However, it’s edited by Justin of Chicken Yoghurt which is a significant point in its favour. Also, a brief flick through has revealed plenty of stuff from people on my blogroll, including Merrick, so it’s certainly got that going for it. However, there’s also a couple of submissions from this very blog which may well put off the more discerning reader. I can only assure you that a thick black marker pen will – in very little time – rectify this. I believe many retailers are including just such a pen in the price of the book. Shop around.

It was quite horrifying reading those couple of pieces as it happens. As I always seem to be saying… context is everything. When you arrive at this blog, dear reader, you quickly get a feel for what’s going on… it’s all very loose and casual; sometimes I talk about matters of life and death… sometimes wordplay is as important as what’s being said… sometimes it’s not obvious which is which. I rant, I vent neuroses and once in a while I say something worth listening to. And – if my stats are accurate, for about a hundred people – it works. What little sense exists here comes through an understanding of the context. Leastways, I think.

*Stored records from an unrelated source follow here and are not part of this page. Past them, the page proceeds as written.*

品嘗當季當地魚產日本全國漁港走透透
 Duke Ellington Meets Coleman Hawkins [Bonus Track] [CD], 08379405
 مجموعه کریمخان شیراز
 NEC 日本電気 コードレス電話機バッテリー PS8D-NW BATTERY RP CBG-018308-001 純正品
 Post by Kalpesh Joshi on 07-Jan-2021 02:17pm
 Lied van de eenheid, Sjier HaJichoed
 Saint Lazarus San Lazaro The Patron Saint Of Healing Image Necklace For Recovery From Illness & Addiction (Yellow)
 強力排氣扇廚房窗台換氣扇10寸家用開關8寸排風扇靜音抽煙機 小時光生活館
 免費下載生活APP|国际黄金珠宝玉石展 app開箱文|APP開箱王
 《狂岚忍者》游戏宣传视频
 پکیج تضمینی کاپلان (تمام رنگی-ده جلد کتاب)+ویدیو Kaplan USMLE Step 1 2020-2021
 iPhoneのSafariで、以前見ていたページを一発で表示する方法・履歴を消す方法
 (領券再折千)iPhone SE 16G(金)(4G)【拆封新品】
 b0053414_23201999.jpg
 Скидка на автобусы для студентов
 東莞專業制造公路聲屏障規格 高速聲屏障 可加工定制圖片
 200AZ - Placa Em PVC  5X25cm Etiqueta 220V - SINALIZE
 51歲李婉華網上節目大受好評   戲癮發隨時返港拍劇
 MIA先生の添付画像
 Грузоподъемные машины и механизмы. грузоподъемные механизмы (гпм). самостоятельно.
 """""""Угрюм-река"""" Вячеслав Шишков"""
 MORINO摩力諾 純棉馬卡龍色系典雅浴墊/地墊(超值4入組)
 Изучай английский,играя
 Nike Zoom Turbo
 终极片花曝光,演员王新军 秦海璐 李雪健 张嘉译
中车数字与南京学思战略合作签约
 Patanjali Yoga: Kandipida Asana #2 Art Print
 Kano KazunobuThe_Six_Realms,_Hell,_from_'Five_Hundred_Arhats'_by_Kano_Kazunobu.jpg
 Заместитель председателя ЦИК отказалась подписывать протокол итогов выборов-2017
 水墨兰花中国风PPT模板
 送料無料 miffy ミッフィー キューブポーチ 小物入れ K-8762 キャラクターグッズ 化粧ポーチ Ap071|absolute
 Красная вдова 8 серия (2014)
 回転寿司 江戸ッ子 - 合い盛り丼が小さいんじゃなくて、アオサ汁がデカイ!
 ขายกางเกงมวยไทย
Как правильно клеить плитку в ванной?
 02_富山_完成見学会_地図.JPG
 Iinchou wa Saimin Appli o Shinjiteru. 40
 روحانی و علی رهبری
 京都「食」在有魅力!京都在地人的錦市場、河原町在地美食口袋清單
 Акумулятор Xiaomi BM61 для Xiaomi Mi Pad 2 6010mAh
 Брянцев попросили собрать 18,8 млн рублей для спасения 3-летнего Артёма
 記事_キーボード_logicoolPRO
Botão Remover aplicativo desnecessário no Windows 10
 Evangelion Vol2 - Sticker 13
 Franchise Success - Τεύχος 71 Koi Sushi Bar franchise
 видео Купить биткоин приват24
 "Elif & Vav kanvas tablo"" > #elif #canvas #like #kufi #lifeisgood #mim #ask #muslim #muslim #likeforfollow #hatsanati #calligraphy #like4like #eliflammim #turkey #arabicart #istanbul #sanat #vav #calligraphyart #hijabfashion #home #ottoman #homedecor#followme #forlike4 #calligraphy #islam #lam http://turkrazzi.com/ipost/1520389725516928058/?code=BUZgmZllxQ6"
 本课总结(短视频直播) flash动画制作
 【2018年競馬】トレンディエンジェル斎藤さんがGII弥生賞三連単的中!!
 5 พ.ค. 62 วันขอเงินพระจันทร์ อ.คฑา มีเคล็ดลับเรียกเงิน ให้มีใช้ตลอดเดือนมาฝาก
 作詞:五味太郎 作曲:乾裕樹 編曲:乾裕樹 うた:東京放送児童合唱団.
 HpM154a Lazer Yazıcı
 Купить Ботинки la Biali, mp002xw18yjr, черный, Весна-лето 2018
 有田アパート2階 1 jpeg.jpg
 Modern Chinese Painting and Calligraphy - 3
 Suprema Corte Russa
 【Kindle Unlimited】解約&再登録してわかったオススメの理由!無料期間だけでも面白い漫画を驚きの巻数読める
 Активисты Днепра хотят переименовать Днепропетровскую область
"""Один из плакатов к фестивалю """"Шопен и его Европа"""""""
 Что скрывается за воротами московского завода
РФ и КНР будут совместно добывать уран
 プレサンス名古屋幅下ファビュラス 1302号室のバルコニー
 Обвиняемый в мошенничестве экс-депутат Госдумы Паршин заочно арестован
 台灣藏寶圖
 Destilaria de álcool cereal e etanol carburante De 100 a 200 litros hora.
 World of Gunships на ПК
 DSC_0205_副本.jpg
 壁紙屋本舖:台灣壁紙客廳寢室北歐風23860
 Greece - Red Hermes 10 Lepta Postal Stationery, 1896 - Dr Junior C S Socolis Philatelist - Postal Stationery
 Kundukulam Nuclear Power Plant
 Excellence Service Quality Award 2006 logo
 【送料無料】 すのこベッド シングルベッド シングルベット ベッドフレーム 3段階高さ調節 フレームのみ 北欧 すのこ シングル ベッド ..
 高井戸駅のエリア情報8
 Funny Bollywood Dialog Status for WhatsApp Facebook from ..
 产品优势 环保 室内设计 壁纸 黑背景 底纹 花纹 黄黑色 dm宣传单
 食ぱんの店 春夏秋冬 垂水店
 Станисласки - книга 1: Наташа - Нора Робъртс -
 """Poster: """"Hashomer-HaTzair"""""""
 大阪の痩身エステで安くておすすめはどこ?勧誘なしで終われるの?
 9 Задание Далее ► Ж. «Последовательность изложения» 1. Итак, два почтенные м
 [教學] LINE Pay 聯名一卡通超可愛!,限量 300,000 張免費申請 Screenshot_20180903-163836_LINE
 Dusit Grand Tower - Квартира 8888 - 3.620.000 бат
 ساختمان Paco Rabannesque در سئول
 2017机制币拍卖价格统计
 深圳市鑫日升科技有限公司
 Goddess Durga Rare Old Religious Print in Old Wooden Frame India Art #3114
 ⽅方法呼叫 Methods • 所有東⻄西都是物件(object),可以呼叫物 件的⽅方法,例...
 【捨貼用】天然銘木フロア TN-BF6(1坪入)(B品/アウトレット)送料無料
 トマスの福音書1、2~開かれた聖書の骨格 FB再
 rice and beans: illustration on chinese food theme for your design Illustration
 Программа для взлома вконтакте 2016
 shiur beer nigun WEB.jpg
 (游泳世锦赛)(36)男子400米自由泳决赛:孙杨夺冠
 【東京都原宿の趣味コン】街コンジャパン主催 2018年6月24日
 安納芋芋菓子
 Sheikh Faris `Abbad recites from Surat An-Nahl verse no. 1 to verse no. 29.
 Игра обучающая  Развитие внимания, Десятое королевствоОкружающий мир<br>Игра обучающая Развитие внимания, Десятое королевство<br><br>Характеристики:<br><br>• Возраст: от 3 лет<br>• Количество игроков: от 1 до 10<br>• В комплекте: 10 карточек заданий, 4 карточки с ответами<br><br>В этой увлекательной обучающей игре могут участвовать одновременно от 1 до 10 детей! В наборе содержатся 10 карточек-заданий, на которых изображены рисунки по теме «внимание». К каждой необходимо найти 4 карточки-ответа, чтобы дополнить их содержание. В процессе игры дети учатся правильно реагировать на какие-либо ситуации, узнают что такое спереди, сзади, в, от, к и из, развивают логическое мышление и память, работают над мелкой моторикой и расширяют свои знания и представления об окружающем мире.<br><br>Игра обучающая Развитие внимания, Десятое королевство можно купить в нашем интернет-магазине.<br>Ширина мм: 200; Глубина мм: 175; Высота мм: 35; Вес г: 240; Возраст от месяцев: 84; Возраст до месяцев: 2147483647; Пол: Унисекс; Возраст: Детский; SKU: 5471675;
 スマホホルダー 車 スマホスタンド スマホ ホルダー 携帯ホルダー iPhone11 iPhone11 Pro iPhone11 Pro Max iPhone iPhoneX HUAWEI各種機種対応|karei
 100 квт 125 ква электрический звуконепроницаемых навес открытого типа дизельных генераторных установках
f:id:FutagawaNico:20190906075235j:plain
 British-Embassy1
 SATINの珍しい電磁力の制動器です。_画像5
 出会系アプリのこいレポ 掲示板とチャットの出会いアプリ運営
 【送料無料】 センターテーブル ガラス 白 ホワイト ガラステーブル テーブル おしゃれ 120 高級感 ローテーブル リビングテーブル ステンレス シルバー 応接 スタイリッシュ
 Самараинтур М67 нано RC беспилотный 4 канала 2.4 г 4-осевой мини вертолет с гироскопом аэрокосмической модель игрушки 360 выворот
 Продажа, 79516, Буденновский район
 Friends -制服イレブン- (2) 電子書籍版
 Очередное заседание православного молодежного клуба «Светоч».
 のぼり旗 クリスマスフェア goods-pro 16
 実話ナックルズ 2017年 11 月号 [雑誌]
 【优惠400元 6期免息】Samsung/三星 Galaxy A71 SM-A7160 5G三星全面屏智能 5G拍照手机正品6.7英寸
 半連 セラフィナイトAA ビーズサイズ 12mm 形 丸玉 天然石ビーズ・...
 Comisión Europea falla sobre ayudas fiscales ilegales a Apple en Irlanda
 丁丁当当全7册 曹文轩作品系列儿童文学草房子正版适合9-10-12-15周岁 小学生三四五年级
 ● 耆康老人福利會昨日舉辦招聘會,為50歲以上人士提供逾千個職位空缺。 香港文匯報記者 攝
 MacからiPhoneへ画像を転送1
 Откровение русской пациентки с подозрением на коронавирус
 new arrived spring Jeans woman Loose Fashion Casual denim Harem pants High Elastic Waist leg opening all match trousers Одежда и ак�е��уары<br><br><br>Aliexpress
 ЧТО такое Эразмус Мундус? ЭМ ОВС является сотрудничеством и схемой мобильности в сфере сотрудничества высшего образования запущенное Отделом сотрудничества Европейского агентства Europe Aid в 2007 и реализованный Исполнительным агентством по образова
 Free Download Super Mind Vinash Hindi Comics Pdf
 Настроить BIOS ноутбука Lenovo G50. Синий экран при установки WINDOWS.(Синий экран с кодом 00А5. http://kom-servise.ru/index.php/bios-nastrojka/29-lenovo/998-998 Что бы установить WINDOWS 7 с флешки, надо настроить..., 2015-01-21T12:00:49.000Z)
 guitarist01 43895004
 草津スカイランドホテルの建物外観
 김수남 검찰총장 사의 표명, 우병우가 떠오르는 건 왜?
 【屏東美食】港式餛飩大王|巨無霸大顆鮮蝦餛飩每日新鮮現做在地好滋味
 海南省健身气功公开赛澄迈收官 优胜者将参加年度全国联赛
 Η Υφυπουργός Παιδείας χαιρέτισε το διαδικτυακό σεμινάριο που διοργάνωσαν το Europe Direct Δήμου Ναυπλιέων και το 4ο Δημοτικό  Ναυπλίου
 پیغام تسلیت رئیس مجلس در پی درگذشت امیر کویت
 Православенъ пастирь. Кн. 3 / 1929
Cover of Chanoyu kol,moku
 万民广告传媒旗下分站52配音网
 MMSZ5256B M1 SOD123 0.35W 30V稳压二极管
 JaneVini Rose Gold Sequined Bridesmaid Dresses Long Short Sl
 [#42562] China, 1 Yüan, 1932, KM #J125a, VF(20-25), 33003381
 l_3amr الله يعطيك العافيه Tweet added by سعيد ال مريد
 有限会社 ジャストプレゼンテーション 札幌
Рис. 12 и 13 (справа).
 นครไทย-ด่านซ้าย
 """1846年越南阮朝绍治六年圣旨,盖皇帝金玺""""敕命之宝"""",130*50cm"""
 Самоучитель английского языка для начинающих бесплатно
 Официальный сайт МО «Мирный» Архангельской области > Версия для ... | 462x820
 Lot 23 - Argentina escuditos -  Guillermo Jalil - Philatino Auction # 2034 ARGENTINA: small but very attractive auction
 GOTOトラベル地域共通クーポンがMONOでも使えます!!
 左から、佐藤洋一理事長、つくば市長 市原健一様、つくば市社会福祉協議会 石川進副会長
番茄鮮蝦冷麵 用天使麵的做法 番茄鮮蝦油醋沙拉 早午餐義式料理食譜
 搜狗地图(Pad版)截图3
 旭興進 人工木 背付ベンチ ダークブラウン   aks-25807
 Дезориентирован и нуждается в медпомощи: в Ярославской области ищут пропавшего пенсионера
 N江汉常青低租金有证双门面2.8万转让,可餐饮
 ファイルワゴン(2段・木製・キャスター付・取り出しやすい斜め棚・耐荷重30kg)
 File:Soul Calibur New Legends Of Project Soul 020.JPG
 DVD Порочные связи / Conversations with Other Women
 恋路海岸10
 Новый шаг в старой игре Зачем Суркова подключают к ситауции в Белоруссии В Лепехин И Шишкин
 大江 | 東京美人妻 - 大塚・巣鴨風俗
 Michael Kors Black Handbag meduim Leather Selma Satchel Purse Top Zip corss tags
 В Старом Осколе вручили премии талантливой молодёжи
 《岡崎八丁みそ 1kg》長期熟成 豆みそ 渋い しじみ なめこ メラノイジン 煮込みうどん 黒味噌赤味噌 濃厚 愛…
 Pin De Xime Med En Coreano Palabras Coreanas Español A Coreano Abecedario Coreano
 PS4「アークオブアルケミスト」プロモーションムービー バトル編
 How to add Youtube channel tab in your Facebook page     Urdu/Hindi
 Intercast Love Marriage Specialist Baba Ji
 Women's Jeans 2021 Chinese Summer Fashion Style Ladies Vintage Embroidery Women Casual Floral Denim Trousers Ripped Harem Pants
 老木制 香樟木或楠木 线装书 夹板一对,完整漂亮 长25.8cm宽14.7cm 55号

The discomfort I felt reading my work in The Blog Digest is precisely what prevents me posting on The Sharpener for instance, much as I’d like to expand my audience a little. Viewed in the right context, my blog-writing-style allows me to occasionally get across something worth reading. When placed into the context of semi-mainstream journalism though…? Well, let’s just say I’m not sure it works.

That said, there’s a hell of a lot of good writing to be found within the book, and it’s well worth checking out. As I say, half my blogroll is in there… so clearly it’s writing I recommend.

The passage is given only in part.